InstanceSet

In KubeBlocks, an instance is the fundamental unit, composed of a Pod and other auxiliary objects. To make it simple, you can think of it as just a Pod, but we'll refer to it as an "instance" throughout the text.

InstanceSet is a general workload API responsible for managing a group of instances. All workloads in KubeBlocks are ultimately managed through InstanceSet.

Compared to K8s native workload APIs like StatefulSet and Deployment, InstanceSet incorporates additional features and design considerations specifically related to databases, such as roles and high availability. This makes it much more capable of supporting complex stateful workloads like databases.

How to use InstanceSet?

InstanceSet generates a fixed name for each instance it manages and creates a Headless Service, giving each instance a stable network identifier. With this identifier, instances within the same InstanceSet can find each other, and other systems within the same Kubernetes cluster can also find each instance under this InstanceSet.

InstanceSet uses VolumeClaimTemplates to generate storage volumes with fixed identifiers for each instance. Other instances or systems can locate an instance through its fixed identifier and access the data stored in its volume.

When it comes to updates, InstanceSet supports RollingUpdate for all instances in a deterministic order, and you can configure various behaviors for the rolling updates. Similarly, during horizontal scaling, InstanceSet adds or removes instances in a deterministic order.

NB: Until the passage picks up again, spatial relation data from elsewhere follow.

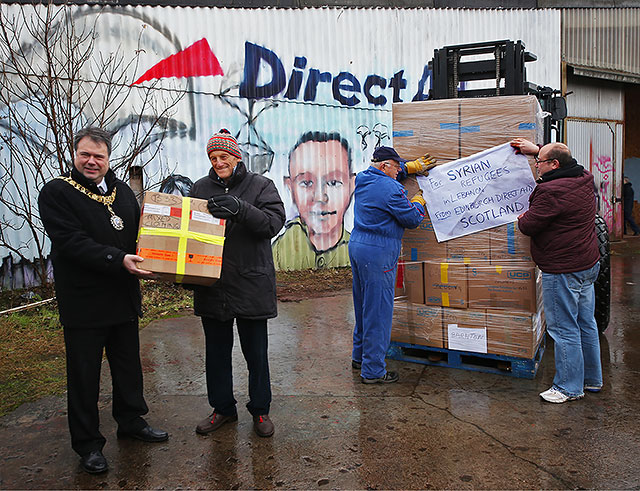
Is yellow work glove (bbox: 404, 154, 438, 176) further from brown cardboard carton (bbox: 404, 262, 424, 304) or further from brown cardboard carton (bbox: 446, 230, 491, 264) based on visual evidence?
brown cardboard carton (bbox: 404, 262, 424, 304)

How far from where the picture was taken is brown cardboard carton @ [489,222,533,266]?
451cm

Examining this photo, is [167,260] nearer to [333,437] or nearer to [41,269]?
[333,437]

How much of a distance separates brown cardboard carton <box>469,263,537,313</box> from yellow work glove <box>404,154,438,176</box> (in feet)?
3.01

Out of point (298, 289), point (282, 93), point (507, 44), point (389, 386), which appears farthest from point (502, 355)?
point (282, 93)

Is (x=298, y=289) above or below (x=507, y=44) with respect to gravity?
below

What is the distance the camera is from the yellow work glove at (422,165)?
15.6 feet

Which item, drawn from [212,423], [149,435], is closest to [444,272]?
[212,423]

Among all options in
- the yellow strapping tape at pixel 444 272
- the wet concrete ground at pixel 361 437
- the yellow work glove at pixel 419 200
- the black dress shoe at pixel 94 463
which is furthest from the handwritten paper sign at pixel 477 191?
the black dress shoe at pixel 94 463

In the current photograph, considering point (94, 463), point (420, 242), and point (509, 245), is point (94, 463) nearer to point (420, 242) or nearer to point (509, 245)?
point (420, 242)

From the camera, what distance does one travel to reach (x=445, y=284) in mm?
4805

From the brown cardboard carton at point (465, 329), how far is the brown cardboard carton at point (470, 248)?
1.47 ft

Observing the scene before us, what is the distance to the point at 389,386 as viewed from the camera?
4.55 metres

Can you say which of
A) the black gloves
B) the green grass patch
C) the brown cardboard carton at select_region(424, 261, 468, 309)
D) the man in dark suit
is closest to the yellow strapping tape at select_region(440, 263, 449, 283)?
the brown cardboard carton at select_region(424, 261, 468, 309)

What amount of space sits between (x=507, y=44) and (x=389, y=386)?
129 inches
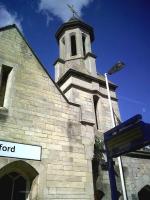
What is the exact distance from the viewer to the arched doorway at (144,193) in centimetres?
1060

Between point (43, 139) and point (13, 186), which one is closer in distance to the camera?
point (13, 186)

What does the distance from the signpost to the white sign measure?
7.70 ft

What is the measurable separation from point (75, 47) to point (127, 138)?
1039cm

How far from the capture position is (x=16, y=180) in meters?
6.66

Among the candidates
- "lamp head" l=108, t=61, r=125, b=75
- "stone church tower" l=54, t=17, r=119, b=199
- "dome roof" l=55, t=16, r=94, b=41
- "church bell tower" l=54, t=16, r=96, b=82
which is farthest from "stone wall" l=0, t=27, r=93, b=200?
"dome roof" l=55, t=16, r=94, b=41

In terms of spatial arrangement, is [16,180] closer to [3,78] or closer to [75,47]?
[3,78]

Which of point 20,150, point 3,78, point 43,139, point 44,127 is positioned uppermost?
point 3,78

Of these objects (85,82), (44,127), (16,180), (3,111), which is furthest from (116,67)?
(16,180)

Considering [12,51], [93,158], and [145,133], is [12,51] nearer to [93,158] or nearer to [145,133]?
[93,158]

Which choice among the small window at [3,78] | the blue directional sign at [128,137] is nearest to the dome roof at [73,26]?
the small window at [3,78]

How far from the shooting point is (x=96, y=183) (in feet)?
27.8

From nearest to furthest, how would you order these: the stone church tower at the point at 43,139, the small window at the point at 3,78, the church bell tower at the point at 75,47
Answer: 1. the stone church tower at the point at 43,139
2. the small window at the point at 3,78
3. the church bell tower at the point at 75,47

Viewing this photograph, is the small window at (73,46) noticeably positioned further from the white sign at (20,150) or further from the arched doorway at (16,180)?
the arched doorway at (16,180)

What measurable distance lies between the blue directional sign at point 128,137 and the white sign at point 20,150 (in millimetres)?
2347
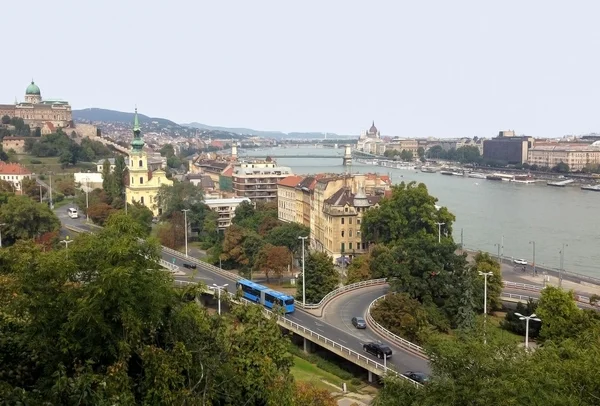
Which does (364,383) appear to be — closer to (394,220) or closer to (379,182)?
(394,220)

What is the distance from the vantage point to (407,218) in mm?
31719

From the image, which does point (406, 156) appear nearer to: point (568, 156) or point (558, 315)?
point (568, 156)

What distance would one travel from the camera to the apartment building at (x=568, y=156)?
96.3 metres

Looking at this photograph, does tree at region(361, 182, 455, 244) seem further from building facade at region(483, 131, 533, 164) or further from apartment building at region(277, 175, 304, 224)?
building facade at region(483, 131, 533, 164)

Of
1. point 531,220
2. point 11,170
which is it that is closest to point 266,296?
point 531,220

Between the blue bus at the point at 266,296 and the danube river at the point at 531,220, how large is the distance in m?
16.6

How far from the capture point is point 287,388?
8.81 metres

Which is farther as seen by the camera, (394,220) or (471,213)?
(471,213)

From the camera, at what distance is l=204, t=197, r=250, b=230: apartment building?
137ft

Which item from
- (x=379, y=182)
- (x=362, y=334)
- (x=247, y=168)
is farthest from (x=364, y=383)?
(x=247, y=168)

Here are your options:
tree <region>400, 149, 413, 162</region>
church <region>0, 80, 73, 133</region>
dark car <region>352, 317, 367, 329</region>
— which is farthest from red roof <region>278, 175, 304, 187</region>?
tree <region>400, 149, 413, 162</region>

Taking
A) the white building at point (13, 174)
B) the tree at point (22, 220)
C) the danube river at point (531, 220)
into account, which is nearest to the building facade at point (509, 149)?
the danube river at point (531, 220)

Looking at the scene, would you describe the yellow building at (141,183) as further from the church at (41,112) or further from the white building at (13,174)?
the church at (41,112)

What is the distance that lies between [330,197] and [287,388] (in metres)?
27.0
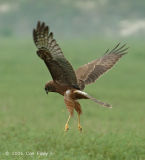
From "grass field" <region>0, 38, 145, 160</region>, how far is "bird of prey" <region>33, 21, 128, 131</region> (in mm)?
1029

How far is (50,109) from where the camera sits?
829 inches

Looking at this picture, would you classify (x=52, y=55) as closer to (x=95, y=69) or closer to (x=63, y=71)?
(x=63, y=71)

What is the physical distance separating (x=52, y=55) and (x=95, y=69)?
101 inches

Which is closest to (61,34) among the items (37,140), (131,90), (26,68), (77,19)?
(77,19)

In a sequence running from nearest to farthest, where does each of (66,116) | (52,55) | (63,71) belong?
(52,55)
(63,71)
(66,116)

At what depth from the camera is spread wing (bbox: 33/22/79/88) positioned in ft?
28.6

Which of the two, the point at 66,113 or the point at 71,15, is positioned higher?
the point at 71,15

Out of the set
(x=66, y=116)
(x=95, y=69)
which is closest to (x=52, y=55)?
(x=95, y=69)

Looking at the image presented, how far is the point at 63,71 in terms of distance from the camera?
9.48 meters

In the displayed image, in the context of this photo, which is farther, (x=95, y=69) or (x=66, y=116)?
(x=66, y=116)

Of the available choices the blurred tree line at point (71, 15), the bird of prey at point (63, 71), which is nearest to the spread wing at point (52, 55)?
the bird of prey at point (63, 71)

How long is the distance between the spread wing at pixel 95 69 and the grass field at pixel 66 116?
1.34m

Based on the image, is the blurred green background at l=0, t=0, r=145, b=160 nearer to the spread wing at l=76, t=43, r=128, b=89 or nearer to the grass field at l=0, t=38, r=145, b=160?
the grass field at l=0, t=38, r=145, b=160

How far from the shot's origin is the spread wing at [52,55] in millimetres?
8703
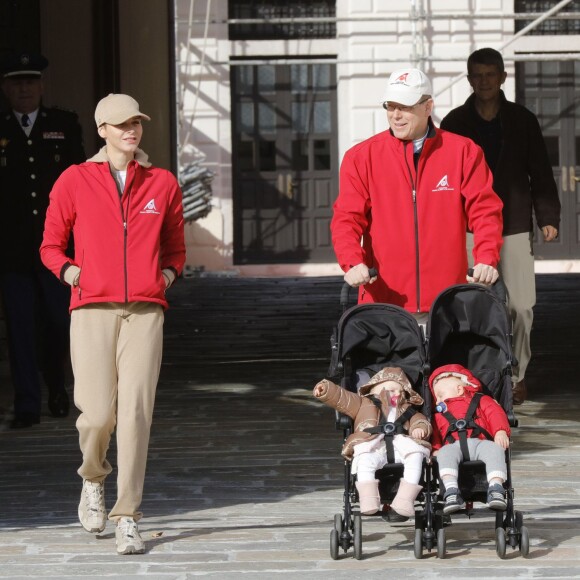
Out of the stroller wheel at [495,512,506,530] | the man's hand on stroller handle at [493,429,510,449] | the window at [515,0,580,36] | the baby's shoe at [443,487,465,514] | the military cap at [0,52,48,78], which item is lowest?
the stroller wheel at [495,512,506,530]

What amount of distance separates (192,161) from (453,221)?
16.2m

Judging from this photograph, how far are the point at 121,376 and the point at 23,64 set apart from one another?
327 centimetres

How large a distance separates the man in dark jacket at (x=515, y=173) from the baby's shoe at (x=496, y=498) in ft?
12.1

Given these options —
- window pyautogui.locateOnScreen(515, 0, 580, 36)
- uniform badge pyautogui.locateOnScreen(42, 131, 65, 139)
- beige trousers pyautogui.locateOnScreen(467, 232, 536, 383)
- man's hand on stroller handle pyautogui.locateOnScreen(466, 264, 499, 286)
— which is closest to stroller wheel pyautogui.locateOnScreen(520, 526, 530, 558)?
man's hand on stroller handle pyautogui.locateOnScreen(466, 264, 499, 286)

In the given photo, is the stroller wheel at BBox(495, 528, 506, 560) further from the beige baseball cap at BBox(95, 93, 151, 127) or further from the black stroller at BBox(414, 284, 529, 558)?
the beige baseball cap at BBox(95, 93, 151, 127)

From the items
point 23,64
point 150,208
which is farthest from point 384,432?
point 23,64

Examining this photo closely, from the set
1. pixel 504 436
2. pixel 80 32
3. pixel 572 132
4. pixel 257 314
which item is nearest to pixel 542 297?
pixel 257 314

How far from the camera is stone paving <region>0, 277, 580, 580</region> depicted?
6.08 meters

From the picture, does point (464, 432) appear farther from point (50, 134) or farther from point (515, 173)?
point (50, 134)

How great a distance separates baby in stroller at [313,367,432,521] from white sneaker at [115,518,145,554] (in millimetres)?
836

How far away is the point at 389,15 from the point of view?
76.6 ft

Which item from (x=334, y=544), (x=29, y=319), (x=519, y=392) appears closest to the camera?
(x=334, y=544)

Building on these basic features, to meet the demands of supporting high availability in databases, InstanceSet further supports more features like in-place update, instance template, taking specified instance offline, role-based services, and role-based update strategies.

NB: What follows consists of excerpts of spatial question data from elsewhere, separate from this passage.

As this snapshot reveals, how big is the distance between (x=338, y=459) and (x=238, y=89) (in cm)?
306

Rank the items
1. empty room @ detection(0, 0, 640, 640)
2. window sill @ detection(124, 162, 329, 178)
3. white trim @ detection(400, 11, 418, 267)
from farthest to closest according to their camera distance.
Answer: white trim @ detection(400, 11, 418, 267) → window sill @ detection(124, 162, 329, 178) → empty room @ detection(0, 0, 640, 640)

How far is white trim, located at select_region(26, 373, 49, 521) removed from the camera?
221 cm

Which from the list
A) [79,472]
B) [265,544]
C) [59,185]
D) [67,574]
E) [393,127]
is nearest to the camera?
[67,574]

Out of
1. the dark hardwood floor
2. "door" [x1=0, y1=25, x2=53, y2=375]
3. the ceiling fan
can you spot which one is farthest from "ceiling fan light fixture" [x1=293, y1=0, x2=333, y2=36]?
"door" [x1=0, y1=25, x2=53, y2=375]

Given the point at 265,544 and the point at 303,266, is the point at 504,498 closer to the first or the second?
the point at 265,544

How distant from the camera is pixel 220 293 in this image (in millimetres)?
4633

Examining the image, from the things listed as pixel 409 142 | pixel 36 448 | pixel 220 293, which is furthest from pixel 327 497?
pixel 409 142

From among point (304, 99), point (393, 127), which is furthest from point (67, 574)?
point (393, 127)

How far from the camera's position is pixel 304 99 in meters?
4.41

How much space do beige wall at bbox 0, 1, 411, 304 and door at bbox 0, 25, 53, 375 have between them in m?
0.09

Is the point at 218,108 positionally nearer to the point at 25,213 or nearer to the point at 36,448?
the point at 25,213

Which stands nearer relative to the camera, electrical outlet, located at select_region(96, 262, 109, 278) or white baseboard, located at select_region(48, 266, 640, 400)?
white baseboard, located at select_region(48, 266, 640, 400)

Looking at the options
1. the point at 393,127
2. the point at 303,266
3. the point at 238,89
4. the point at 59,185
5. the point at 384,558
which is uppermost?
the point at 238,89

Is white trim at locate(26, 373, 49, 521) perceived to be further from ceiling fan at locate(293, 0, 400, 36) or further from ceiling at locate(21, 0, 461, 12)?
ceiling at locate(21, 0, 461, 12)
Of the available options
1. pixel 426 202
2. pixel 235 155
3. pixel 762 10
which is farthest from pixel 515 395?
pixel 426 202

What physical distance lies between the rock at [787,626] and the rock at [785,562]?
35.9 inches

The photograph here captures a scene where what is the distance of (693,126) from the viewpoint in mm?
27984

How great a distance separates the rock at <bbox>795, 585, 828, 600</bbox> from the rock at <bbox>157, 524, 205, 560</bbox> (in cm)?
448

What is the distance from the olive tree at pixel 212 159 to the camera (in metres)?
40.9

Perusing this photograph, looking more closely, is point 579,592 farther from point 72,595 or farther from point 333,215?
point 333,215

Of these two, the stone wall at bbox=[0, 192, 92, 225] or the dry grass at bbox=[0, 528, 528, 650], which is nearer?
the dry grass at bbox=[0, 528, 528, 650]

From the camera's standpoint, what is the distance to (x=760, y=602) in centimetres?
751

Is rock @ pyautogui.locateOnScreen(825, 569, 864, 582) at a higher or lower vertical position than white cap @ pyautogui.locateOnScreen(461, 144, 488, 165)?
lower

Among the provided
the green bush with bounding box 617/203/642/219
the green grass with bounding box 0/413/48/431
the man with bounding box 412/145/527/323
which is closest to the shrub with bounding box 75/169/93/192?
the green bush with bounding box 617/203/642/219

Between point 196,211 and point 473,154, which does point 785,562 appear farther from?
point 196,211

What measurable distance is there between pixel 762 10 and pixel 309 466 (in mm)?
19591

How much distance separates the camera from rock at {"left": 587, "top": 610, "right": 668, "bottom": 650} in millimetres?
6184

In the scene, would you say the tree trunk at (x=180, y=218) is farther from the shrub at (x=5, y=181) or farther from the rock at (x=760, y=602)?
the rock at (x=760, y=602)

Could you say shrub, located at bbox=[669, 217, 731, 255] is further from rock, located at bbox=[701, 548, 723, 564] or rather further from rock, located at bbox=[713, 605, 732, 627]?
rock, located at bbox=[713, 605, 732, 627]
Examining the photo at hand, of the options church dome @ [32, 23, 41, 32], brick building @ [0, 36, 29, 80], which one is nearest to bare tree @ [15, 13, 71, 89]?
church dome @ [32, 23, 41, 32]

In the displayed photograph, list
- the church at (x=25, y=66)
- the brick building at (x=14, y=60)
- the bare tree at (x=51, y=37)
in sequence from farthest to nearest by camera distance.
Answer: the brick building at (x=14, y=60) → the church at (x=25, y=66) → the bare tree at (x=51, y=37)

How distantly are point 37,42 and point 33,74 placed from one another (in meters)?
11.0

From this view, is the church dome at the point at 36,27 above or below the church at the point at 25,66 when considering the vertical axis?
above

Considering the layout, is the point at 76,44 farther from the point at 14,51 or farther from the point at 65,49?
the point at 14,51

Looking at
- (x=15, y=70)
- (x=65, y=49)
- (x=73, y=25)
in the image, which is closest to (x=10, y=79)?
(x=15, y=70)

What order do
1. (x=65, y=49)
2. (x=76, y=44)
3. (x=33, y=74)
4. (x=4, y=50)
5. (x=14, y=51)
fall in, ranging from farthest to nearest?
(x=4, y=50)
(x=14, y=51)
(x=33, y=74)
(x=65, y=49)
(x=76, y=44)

Let's delve into these features in more detail below.

How to generate an instance name?

InstanceSet renders instance objects by using an instance template, with the number of instances controlled by the Replicas field.

apiVersion: workloads.kubeblocks.io/v1alpha1
kind: InstanceSet
metadata:
  name: mydb
spec:
  replicas: 3
  template:
    spec:
      terminationGracePeriodSeconds: 10
      containers:
      - name: mydb
        image: registry.kubeblocks.io/mydb:15.1
        ports:
        - containerPort: 5123
          name: db
        volumeMounts:
        - name: data
          mountPath: /var/mydb/
  volumeClaimTemplates:
  - metadata:
      name: data
    spec:
      accessModes: [ "ReadWriteOnce" ]
      storageClassName: "my-storage-class"
      resources:
        requests:
          storage: 10Gi

In the example above, an InstanceSet named mydb is declared, consisting of three instances (replicas=3). Each instance is rendered from an instance template made up of template and volumeClaimTemplates. The template is used to render the Pod within the instance, while volumeClaimTemplates are used to render the PVC within the instance.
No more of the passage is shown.